Glaser extends his percussive palette still further on the lively quirky “Bad Dream Machines”. This is another sparkling musical conversation with Herd’s saxophone, with subtle electronic embellishment provided by Bonney.
The debate segues into the more atmospheric “Subterranea”, a highly descriptive title. Herd’s long sax melody lines are subtly manipulated by Bonney, taking on an eerie echoing quality that is cushioned by the gentle rustle of percussion and glitchy electronica. The music does indeed convey a sense of being lost deep underground, although an alternative title suggesting the frozen wastes of outer space would have been equally appropriate. As the piece progresses it becomes more dramatic, Herd’s sax cutting through the drum and electronic generated darkness like a spear on one of the album’s stand out tracks.
The brief “Middle Things”, which combines Glaser’s drums with an organ like electronic drone, effectively divides the album into two separate ‘acts’. I particularly like the sampled sound of an owl hooting towards the close of this absorbing interlude.

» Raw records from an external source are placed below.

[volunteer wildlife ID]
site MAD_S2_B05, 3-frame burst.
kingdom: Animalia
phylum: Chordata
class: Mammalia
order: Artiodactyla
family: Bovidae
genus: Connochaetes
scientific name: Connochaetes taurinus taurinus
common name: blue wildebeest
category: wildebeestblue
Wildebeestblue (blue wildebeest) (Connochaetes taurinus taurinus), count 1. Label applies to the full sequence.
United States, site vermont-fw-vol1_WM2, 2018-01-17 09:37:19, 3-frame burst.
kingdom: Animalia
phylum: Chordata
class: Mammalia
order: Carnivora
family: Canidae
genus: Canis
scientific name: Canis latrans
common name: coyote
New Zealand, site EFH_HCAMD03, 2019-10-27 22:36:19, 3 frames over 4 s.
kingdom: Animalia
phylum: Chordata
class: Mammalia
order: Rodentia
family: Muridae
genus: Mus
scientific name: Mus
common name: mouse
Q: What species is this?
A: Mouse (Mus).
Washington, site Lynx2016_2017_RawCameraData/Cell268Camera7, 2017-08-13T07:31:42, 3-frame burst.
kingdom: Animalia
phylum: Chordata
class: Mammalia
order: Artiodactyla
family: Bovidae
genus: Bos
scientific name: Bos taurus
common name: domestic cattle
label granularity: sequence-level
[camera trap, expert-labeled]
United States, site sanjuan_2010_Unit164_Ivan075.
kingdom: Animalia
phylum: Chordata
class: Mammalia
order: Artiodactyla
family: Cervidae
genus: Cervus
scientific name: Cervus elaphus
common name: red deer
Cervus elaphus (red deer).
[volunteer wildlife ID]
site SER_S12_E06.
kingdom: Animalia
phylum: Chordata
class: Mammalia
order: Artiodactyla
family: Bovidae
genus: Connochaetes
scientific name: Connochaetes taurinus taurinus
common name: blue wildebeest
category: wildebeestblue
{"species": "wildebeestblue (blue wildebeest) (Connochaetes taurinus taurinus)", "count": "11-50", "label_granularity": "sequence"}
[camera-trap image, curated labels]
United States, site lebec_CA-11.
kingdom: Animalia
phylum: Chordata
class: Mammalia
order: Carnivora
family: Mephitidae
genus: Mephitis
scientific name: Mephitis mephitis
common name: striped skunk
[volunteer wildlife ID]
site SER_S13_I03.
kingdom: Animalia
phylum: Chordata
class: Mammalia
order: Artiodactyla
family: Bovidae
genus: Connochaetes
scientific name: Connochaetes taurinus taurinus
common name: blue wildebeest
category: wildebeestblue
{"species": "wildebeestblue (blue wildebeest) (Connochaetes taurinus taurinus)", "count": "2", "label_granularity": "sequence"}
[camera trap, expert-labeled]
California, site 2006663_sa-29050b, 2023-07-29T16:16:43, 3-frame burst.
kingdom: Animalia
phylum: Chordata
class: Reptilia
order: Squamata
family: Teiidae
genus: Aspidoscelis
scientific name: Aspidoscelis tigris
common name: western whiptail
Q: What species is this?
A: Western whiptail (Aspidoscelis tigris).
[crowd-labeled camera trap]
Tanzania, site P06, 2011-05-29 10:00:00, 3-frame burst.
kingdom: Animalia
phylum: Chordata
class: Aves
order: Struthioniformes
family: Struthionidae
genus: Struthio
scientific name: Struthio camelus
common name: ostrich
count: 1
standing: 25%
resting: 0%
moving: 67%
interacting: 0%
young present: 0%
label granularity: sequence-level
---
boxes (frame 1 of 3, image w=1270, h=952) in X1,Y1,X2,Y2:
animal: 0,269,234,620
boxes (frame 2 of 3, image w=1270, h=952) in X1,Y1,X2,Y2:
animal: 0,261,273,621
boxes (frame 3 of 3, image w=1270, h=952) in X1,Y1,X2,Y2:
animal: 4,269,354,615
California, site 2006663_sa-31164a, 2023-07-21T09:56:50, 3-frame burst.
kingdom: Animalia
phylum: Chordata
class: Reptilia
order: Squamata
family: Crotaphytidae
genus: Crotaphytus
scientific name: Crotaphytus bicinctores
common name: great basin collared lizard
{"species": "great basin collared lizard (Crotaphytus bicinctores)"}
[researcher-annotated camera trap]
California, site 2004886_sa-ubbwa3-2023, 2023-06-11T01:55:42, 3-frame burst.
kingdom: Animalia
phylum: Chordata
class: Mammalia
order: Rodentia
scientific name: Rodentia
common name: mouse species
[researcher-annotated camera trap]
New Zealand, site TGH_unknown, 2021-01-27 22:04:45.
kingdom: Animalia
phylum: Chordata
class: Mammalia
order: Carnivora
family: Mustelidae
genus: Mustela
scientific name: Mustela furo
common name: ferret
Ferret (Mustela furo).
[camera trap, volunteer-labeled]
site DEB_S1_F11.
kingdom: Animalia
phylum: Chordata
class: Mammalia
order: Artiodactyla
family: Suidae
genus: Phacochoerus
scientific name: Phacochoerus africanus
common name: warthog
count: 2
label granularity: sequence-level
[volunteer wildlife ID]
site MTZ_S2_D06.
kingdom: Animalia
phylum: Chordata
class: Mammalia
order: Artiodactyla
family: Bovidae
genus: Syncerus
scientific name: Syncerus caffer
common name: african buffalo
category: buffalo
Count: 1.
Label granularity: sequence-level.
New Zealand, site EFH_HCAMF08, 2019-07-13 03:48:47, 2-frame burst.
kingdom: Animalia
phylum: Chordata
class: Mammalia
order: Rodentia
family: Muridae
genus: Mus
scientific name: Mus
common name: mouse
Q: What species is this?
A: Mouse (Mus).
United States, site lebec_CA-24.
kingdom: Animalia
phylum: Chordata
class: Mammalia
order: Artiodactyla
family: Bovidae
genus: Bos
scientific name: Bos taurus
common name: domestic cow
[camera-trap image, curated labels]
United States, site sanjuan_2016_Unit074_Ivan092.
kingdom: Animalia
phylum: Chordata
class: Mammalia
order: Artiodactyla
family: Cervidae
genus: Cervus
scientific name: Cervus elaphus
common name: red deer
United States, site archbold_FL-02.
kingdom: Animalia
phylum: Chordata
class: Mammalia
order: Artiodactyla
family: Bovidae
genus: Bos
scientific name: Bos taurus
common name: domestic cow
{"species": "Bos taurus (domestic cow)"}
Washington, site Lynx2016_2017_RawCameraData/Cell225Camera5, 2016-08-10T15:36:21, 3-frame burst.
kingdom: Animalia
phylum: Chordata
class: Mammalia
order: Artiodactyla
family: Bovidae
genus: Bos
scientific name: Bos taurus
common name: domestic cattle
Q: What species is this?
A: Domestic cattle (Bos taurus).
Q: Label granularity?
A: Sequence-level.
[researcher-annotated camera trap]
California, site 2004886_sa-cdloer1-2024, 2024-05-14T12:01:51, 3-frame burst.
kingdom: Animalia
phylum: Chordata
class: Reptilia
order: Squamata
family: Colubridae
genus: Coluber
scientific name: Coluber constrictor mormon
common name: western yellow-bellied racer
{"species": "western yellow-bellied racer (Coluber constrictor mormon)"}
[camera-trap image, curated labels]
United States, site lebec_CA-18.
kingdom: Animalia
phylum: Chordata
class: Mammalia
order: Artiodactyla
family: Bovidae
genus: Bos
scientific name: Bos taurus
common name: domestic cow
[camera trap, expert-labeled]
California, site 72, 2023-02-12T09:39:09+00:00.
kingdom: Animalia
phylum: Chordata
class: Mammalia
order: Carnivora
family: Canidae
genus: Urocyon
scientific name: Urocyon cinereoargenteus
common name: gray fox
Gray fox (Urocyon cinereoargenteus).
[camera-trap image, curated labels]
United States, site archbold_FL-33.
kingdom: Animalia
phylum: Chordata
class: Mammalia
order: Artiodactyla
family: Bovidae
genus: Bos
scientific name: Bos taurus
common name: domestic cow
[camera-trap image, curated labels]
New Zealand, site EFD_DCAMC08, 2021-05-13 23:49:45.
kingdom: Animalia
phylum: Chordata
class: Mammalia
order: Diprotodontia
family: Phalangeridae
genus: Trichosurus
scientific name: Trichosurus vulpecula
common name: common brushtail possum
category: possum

“Of The Woods” ushers in the second ‘act’ with the sound of unaccompanied drums, with Herd’s sax eventually fashioning a response as Glaser and Herd resume their dialogue.
The conversation eventually segues into the playful, New Orleans flavoured “Dead Fly Disco”, which is great fun, as the title probably suggests. Herd’s saxes are multi-tracked, helping to give the feel of a larger ensemble.
“Ballad In The Jazz Style” does pretty much what it says on the tin. An improvisation in the style of a jazz ballad it commences with a soft but sumptuous solo sax cadenza from Herd. When Glaser enters the proceedings he plays brushed drums with the utmost delicacy in this intimate acoustic duo performance.
“Psithurism” revisits the quirky terrain of the earlier “Bad Dream Machines”, albeit in a more obviously ‘free jazz’ way. Glaser augments his sound with a variety of percussive devices, fluttering around the hooting of Herd’s saxes. Bonney’s influence is felt more keenly in the second half of the piece, which is spacey and atmospheric, the distant echo of the sax augmented by the sound of mallet rumbles and the soft clangs and chimes of small percussion.
Eventually segues into “Endings”, which sees Herd returning to the piano as he reprises the melodic motif of “Beginnings”. Although he is also heard doubling up on saxophone this is still primarily a piano led piece with the focus very much on melody and lyricism. Glaser himself maintains a low profile, his drumming low key and functional, while Bonney sprinkles a little aural fairy dust onto the music. As a companion piece to the opening track “Endings” bookends the album nicely.
“Pt. 4” is another enjoyable and impressive chapter in the “Climbing In Circles” series and introduces a new aspect to the music courtesy of Bonney’s contributions and an overall approach that utilises improvisation and technology as valid tools for composition.
Personally I’d just give “Part 3” the edge, mainly because of the brilliance of Noble’s contribution, but it’s a close run thing.
One suspects that Glaser has not yet exhausted the possibilities for the “Climbing In Circles” project and the next instalment will be awaited with interest.